Muitas usinas/destilarias podem escolher quais matérias-primas usar para produzir açúcar ou etanol com base nos preços relativos do etanol pagos pelas empresas de comercialização de petróleo – OMCs (em inglês, Oil Marketing Companies). 

O governo aumentou recentemente o preço do etanol produzido a partir dos estoques excedentes de arroz para INR 60,32 por litro, um aumento de 3% em relação ao preço praticado nos últimos três anos. Infelizmente para o setor de açúcar, não houve alteração nos preços a serem pagos ao etanol produzido de outras matérias-primas, incluindo as derivadas da cana-de-açúcar. 

O gráfico abaixo indica a receita gerada pelas usinas em Maharashtra (a principal região exportadora de açúcar) com base no tipo de matéria-prima utilizada. A relutância do governo em aumentar o preço do etanol produzido a partir da cana-de-açúcar significa que há pouco incentivo para que as usinas expandam o volume de sacarose que desviam para o etanol, a menos que os preços domésticos do açúcar se tornem mais fracos.

Os preços do açúcar estão mais altos no norte da Índia em comparação com Maharashtra, tornando ainda menos atraente o desvio de sacarose para o etanol.

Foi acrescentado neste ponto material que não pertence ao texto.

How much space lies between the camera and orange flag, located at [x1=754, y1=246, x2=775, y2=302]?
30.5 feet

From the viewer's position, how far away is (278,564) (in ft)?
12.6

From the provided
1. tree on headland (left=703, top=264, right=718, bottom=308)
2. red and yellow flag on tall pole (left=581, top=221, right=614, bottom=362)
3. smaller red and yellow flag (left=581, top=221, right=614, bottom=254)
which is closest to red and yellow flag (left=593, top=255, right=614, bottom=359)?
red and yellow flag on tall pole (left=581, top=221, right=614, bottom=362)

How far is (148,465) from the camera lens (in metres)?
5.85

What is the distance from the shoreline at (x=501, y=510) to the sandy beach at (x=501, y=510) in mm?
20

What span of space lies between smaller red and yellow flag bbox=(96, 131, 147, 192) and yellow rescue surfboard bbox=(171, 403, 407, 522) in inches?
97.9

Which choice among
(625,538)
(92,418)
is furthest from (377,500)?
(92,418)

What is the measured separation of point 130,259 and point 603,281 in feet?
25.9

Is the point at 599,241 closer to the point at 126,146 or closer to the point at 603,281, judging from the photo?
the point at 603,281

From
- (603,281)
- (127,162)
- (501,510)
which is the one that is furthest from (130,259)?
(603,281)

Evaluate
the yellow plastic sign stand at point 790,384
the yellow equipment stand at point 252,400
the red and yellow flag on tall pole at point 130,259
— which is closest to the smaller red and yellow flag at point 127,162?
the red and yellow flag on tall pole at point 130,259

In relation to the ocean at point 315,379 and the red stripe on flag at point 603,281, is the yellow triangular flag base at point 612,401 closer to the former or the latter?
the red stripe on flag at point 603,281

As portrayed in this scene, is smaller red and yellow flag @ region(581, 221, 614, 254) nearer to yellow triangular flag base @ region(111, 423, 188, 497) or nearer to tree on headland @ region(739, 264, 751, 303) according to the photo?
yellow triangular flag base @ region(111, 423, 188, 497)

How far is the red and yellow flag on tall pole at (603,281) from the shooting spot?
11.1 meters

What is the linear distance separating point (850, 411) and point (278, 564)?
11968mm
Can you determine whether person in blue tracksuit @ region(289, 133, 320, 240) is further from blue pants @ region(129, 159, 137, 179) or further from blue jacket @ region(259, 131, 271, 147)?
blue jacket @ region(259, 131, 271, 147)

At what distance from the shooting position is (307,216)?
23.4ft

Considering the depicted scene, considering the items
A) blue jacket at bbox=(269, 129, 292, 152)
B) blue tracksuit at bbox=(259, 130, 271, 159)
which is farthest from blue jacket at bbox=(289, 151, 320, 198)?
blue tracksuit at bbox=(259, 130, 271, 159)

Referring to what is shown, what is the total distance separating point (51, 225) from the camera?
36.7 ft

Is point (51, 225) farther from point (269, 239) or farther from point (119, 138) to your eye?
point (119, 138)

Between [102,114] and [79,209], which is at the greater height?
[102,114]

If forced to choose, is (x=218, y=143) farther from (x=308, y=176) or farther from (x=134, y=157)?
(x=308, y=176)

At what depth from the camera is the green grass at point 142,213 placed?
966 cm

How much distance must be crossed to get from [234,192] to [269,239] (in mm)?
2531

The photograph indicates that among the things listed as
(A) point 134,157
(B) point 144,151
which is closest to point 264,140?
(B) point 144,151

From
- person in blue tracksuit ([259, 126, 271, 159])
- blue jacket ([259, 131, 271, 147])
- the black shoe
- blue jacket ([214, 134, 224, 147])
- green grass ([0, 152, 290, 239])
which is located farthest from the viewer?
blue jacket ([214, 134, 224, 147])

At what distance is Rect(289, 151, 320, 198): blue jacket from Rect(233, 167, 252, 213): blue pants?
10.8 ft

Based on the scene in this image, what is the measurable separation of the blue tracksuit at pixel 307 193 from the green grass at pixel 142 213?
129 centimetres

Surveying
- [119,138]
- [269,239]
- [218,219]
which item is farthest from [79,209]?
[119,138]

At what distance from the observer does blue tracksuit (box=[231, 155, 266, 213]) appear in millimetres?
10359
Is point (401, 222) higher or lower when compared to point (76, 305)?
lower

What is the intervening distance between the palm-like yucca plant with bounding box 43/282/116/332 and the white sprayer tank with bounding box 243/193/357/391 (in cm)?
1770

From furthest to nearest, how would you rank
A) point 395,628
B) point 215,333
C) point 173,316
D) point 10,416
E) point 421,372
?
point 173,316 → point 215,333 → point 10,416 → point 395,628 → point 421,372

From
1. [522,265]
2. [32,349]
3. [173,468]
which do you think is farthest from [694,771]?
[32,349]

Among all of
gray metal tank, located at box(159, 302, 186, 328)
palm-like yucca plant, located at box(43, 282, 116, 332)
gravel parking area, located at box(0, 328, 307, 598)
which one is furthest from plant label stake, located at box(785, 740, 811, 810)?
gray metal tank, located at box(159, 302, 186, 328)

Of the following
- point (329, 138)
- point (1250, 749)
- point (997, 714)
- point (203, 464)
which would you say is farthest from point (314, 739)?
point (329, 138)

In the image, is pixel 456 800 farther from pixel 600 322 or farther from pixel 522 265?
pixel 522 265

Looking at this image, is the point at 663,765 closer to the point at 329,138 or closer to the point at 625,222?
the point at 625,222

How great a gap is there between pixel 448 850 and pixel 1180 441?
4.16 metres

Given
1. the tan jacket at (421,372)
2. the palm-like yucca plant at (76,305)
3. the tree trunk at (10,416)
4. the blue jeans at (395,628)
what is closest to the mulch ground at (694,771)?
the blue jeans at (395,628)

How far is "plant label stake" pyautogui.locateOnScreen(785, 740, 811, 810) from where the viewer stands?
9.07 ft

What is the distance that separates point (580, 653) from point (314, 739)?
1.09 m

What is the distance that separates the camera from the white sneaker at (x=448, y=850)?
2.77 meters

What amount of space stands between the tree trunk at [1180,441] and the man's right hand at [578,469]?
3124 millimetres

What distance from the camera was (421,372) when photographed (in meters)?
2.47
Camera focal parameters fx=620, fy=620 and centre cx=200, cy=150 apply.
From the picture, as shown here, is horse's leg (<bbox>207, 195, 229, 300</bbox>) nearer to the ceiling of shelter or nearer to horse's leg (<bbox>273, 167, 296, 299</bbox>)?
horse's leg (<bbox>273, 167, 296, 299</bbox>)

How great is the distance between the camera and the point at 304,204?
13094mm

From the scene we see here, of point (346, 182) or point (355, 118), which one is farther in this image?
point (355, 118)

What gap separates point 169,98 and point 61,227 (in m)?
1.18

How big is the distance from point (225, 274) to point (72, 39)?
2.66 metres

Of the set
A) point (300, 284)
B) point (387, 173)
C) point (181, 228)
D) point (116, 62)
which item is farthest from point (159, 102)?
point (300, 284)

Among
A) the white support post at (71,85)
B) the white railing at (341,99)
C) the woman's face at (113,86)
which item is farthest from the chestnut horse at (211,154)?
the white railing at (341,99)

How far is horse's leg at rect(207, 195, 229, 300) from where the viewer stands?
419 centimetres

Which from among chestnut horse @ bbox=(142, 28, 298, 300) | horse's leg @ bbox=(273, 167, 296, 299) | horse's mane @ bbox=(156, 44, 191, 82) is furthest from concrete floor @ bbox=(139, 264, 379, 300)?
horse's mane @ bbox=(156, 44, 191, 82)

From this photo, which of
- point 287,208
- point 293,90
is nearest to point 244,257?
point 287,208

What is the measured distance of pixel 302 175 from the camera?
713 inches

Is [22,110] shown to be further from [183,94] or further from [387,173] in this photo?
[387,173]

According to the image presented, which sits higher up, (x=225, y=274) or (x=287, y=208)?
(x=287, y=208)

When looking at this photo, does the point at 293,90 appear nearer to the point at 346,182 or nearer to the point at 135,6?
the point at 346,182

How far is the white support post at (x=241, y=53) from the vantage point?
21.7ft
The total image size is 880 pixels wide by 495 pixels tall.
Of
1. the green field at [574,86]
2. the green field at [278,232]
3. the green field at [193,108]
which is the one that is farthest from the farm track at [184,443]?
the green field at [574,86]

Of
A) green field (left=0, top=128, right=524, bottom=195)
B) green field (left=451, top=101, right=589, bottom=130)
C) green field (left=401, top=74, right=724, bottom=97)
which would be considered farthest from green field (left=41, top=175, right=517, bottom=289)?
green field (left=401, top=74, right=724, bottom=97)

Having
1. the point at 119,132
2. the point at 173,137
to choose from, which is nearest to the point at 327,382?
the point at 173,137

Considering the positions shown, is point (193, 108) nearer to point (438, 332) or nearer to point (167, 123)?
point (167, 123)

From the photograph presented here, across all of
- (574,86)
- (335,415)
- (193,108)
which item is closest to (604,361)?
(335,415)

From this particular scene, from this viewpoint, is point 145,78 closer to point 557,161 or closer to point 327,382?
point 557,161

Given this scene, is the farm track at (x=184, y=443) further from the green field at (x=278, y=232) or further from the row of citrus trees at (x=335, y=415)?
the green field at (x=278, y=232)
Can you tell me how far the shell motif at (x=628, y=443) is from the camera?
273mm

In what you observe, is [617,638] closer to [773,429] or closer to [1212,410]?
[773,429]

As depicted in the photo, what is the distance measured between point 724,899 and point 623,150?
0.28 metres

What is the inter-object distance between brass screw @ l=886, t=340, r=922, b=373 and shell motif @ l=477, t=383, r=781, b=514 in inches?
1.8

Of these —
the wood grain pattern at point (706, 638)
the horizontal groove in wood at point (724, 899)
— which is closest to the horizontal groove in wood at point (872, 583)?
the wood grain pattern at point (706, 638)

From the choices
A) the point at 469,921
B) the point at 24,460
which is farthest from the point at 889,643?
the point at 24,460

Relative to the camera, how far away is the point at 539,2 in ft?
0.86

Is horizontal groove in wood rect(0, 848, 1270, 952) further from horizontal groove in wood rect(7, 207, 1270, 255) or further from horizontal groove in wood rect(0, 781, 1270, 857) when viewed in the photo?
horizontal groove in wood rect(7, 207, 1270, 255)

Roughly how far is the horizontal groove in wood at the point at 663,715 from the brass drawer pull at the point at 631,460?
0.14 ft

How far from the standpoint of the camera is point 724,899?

Na semana passada, os produtores de etanol apresentaram ofertas às OMCs para a primeira licitação de fornecimento de etanol para o programa de mistura de combustíveis de 2025/26. Apenas 27% das quantidades ofertadas foram de etanol de cana-de-açúcar, o que é inferior à participação de mercado de 30-35% que o etanol de cana-de-açúcar teve nos últimos dois anos.

Este desdobramento reforça nosso ponto de vista de que o etanol de cana-de-açúcar na Índia está perdendo participação de mercado para o etanol de grãos.

Mas as Exportações São Viáveis?

Para administrar esse excedente de açúcar, o setor está pressionando o governo para que autorize a exportação de pelo menos 2 milhões de toneladas de açúcar em 2025/26, e para que o governo tome uma decisão o mais breve possível. No entanto, nada aconteceu ainda. 

Mas, mesmo que as exportações sejam permitidas, as exportações do açúcar bruto não são viáveis nos preços atuais.

Os preços domésticos do açúcar recuaram marginalmente em outubro, sendo negociados a INR 39.000/tonelada. A rupia indiana se desvalorizou ligeiramente novamente, o que significa que perdeu cerca de 3% de seu valor em relação ao dólar americano desde julho.

As exportações do açúcar bruto indiano requerem um preço de 18,5-19c/lb para se equiparar ao do mercado doméstico. As margens de exportação do açúcar bruto, portanto, permanecem negativas aos preços atuais, já que as usinas perderiam quase 2-3c/lb nas exportações em comparação com a venda para o mercado doméstico. 

Em contrapartida, as margens de exportação do açúcar branco de baixa qualidade (LQW) para os mercados regionais têm sido positivas. Os embarques indianos se beneficiam de prêmios de frete regionais ao fornecer para esses mercados. 

No entanto, essas margens tornaram-se menos atrativas em outubro, devido à queda dos preços internacionais. As margens estreitas explicam por que a Índia teria exportado apenas 775.000 toneladas de açúcar em 2024/25. Isso apesar do governo ter autorizado a exportação de um milhão de toneladas.

Isto indica que as exportações em larga escala são improváveis até que o excedente de açúcar doméstico pese sobre os preços e a liquidez das usinas, ampliando os estoques.